### Tasks to complete:
1. List every scheduled event in the "AASD ANNOUNCEMENTS" section of the March 2015 newsletter below, with its day, date and time.
2. Write the next part of the March 2015 newsletter below, starting after its last line, "Daylight Savings Time Begins!"

### Given text:
------------------------------------------------------------------------
March 2015 Newsletter

Wise Words from Sifu Rick!

True contentment is the power of getting out of any situation all that there is in it!!!

AASD ANNOUNCEMENTS

  • Next Belt Test for those eligible Friday April 10th at 6:30pm
  • Next Adult Belt Test for those eligible Saturday April 11th at 11:00am
  • Next leadership class Saturday March 7th at 8:00am

Black Belt Pride

March 2015 Student of the Month

Asher Duben

Asher joined our Black Belt School in November of 2014. Asher really enjoys classes and learning new things through his outstanding attendance. Always a smile, Asher sets an example for others to emulate. Always giving 100% and then some, Asher can be counted on to encourage others to try harder.

Sifu Rick and staff would like to salute Asher’s parents, Alan & Marcy, for all their support.

Daylight Savings Time Begins!
------------------------------------------------------------------------
### Records supplied:
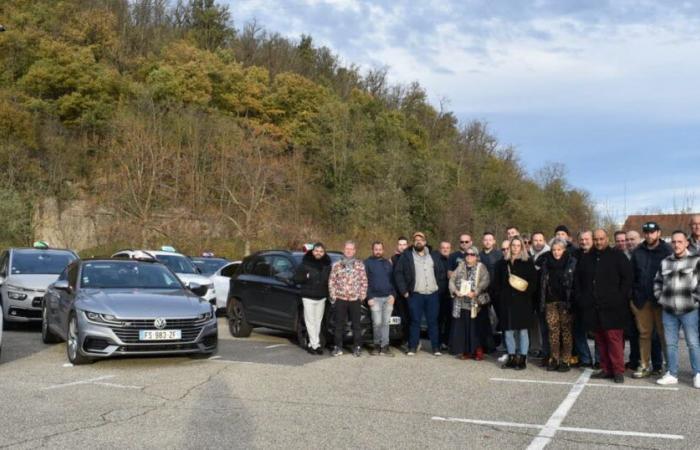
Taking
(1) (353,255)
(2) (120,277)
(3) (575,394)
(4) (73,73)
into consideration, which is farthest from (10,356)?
(4) (73,73)

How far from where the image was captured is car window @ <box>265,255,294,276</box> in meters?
13.3

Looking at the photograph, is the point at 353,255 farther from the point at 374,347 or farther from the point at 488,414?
the point at 488,414

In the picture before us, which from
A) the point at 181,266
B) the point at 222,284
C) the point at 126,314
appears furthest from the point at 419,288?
the point at 181,266

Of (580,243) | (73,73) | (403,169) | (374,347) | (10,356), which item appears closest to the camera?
(580,243)

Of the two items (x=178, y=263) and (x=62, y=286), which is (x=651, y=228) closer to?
(x=62, y=286)

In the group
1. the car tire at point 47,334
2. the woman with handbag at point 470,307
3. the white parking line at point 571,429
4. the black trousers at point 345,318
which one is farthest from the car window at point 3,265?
the white parking line at point 571,429

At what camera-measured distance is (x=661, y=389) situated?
8789mm

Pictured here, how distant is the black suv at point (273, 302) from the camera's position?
12203 mm

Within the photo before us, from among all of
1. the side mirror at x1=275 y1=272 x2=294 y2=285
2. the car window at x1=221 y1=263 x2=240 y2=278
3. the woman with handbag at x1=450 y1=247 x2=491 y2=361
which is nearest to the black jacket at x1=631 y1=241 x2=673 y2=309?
the woman with handbag at x1=450 y1=247 x2=491 y2=361

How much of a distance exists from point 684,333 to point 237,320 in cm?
820

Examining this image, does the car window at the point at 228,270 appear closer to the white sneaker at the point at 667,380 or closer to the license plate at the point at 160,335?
------------------------------------------------------------------------
### Written responses:
1.
- Belt Test for those eligible: Friday, April 10th, 6:30pm
- Adult Belt Test for those eligible: Saturday, April 11th, 11:00am
- Leadership class: Saturday, March 7th, 8:00am

2.
Daylight savings time begins this month. Though the modern practice has only been in place for about 100 years, the general idea was conceived centuries before. Many ancient civilizations were known to adjust their schedules to make better use of the natural daylight available. Roman water clocks, for example, were created with different scales for different months of the year.

In the United States, politician and inventor Benjamin Franklin is known to have been a major force behind the implementation of the modern version of daylight savings time. Franklin pened a letter to the editor of The Journal of Paris in 1784, titled “An Economical Project for Diminishing the Cost of Light.” In the essay, he suggested getting out of bed earlier in the morning to economize candle usage and make use of the morning sunlight.

Through the next 200 years, various plans to move the clock were developed. George Vernon Hudson, an entomologist, proposed a two-hour shift, while William Willett, a builder, wanted to shift the clocks by 20 minutes each Sunday for four weeks in a row.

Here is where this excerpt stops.